When serving a lot of traffic, the traffic commonly comes from a large number of local files. You can adjust the below kernel settings and built-in limits to allow you to handle more, at the cost of some system memory.

Setting	Allowed values/interval	Default	Description
`fs.file-max`	8192 - 12000500	709620	Maximum number of file-handles that the Linux kernel will allocate, by increasing this value you can increase the maximum number of open files permitted.
`fs.inotify.max_user_watches`	781250 - 2097152	1048576	Maximum number of file watches allowed by the system. Each watch is roughly 90 bytes on a 32-bit kernel, and roughly 160 bytes on a 64-bit kernel.
`fs.aio-max-nr`	65536 - 6553500	65536	The aio-nr shows the current system-wide number of asynchronous io requests. aio-max-nr allows you to change the maximum value aio-nr can grow to.
`fs.nr_open`	8192 - 20000500	1048576	The maximum number of file-handles a process can allocate.

Socket and network tuning

For agent nodes, which are expected to handle very large numbers of concurrent sessions, you can use the subset of TCP and network options below that you can tweak per node pool.

- [INFORMATION SHOWN]:
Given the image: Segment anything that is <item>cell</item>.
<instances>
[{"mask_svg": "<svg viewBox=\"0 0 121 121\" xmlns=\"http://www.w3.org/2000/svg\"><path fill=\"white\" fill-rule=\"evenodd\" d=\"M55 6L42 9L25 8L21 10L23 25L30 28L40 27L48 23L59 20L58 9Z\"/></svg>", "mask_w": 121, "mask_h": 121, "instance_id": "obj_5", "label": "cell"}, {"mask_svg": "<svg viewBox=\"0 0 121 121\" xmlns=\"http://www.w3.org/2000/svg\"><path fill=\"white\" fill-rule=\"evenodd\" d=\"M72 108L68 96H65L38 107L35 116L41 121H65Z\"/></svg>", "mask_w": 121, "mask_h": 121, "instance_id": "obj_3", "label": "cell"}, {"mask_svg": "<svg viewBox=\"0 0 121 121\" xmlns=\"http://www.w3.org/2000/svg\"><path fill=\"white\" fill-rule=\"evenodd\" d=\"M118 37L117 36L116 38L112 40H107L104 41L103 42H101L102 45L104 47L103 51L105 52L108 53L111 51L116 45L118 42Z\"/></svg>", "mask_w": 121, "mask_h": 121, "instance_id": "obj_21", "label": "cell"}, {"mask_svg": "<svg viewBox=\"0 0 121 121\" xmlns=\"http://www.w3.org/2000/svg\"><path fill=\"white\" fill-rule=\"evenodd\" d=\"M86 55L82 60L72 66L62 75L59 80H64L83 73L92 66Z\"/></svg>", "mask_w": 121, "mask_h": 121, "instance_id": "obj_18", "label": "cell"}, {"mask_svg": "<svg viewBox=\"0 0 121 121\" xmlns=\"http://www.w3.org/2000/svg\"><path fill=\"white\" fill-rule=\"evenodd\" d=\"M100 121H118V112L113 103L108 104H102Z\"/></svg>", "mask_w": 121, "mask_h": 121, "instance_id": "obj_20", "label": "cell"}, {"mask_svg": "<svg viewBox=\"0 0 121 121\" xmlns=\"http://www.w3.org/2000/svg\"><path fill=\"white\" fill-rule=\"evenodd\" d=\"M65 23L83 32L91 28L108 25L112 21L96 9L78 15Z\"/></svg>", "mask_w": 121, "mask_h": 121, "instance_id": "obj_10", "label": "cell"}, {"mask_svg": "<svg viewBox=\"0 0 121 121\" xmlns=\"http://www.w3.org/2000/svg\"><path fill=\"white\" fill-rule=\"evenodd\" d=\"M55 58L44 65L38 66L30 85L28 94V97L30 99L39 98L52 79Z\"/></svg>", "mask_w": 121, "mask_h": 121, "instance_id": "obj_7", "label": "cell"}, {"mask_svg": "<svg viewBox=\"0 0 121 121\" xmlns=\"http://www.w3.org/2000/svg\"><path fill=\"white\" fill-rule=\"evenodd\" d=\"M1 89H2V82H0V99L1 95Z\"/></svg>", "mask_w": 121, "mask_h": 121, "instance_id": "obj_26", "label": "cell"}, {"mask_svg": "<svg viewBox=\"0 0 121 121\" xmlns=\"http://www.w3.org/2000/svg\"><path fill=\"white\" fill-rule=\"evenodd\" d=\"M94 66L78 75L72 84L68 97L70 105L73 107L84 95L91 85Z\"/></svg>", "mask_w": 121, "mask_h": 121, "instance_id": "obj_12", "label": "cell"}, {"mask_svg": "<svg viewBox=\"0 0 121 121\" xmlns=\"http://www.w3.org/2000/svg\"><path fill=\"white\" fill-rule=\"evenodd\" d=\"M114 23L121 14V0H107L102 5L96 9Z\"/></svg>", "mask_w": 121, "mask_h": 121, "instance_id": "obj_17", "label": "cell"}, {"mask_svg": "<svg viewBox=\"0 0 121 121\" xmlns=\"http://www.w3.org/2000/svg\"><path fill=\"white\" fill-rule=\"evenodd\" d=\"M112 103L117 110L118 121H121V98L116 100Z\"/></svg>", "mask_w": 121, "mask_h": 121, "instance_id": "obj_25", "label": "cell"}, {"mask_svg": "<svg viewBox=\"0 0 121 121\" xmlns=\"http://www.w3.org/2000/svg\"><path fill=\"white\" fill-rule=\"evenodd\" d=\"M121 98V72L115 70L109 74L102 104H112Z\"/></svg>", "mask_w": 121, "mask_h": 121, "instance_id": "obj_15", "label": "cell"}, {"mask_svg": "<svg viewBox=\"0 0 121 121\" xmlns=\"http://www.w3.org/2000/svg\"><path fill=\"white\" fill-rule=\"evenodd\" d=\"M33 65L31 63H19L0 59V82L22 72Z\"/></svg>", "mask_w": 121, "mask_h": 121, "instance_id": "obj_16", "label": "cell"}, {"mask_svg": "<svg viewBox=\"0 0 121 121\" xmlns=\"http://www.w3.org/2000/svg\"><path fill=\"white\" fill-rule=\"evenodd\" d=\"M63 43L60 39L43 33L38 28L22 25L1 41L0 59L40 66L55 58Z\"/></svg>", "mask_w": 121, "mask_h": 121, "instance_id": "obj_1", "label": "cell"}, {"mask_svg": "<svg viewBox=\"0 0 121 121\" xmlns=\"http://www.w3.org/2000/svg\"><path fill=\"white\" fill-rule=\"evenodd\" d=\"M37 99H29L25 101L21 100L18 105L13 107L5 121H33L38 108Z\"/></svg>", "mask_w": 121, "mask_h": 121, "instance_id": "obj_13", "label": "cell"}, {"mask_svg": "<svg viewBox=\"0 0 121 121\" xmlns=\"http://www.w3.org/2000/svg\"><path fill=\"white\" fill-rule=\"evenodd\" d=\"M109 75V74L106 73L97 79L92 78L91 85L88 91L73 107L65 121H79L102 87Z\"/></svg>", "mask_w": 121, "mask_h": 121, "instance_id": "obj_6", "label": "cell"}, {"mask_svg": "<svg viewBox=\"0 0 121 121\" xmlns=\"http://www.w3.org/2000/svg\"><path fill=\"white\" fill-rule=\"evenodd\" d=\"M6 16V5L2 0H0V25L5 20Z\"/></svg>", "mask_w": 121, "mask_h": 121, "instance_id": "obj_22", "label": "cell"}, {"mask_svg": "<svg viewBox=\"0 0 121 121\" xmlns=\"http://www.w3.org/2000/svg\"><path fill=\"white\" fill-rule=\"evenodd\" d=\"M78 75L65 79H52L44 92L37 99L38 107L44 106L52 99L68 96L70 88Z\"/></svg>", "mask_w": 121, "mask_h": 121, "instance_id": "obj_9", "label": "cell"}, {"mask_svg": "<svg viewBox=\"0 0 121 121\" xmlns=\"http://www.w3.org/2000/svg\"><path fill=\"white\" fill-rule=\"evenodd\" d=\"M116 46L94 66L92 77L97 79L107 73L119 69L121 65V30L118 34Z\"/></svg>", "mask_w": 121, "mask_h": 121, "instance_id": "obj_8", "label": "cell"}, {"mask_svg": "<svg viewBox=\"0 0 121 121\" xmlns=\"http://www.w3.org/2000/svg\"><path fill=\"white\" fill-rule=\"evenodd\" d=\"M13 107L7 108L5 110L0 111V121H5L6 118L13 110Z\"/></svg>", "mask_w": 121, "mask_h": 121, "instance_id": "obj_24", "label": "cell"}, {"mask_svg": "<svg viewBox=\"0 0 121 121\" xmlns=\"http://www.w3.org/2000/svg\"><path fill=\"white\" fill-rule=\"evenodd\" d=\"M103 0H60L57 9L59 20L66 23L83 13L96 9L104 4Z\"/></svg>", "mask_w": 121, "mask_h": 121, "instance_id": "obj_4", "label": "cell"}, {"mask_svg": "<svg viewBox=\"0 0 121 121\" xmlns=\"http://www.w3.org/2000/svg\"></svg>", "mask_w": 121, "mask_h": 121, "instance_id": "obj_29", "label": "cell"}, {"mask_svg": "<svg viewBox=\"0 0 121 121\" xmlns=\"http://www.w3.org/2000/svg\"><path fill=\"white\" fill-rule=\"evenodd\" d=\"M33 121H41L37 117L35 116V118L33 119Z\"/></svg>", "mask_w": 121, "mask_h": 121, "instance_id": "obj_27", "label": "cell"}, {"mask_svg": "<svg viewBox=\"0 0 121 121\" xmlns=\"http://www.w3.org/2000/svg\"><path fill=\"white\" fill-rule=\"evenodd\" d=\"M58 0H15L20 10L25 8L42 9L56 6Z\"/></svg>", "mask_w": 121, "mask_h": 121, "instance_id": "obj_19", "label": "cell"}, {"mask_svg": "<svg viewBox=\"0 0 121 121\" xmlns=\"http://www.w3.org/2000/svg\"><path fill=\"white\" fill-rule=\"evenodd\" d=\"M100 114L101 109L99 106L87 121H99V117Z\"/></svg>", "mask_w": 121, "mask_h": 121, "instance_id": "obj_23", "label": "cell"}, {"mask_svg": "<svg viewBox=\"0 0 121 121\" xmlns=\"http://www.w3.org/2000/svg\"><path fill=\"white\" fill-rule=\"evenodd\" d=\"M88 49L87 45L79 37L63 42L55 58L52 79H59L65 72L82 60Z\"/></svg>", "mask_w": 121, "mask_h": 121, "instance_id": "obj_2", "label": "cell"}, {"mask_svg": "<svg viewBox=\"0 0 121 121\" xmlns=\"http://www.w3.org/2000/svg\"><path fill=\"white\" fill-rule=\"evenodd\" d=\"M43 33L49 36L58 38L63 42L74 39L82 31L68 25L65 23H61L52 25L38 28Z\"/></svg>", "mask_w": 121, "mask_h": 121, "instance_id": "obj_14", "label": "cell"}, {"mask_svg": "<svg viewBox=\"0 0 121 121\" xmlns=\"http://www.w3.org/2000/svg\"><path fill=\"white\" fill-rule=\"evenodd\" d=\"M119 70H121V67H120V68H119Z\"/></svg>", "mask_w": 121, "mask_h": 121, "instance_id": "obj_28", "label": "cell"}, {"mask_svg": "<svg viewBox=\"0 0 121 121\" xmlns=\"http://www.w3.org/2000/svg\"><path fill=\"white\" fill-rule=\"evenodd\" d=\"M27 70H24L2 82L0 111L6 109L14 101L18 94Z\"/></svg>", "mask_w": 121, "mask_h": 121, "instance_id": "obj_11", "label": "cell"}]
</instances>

- [EXERCISE INSTRUCTIONS]: Continue the text on kernel file and network settings from where it stops.

- [WRITTEN ANSWER]:
Setting	Allowed values/interval	Default	Description
`net.core.somaxconn`	4096 - 3240000	16384	Maximum number of connection requests that can be queued for any given listening socket. An upper limit for the value of the backlog parameter passed to the listen(2) function. If the backlog argument is greater than the `somaxconn`, then it's silently truncated to this limit.
`net.core.netdev_max_backlog`	1000 - 3240000	1000	Maximum number of packets, queued on the INPUT side, when the interface receives packets faster than kernel can process them.
`net.core.rmem_max`	212992 - 134217728	212992	The maximum receive socket buffer size in bytes.
`net.core.wmem_max`	212992 - 134217728	212992	The maximum send socket buffer size in bytes.
`net.core.optmem_max`	20480 - 4194304	20480	Maximum ancillary buffer size (option memory buffer) allowed per socket. Socket option memory is used in a few cases to store extra structures relating to usage of the socket.
`net.ipv4.tcp_max_syn_backlog`	128 - 3240000	16384	The maximum number of queued connection requests that have still not received an acknowledgment from the connecting client. If this number is exceeded, the kernel will begin dropping requests.
`net.ipv4.tcp_max_tw_buckets`	8000 - 1440000	32768	Maximal number of `timewait` sockets held by system simultaneously. If this number is exceeded, time-wait socket is immediately destroyed and warning is printed.
`net.ipv4.tcp_fin_timeout`	5 - 120	60	The length of time an orphaned (no longer referenced by any application) connection will remain in the FIN_WAIT_2 state before it's aborted at the local end.
`net.ipv4.tcp_keepalive_time`	30 - 432000	7200	How often TCP sends out `keepalive` messages when `keepalive` is enabled.
`net.ipv4.tcp_keepalive_probes`	1 - 15	9	How many `keepalive` probes TCP sends out, until it decides that the connection is broken.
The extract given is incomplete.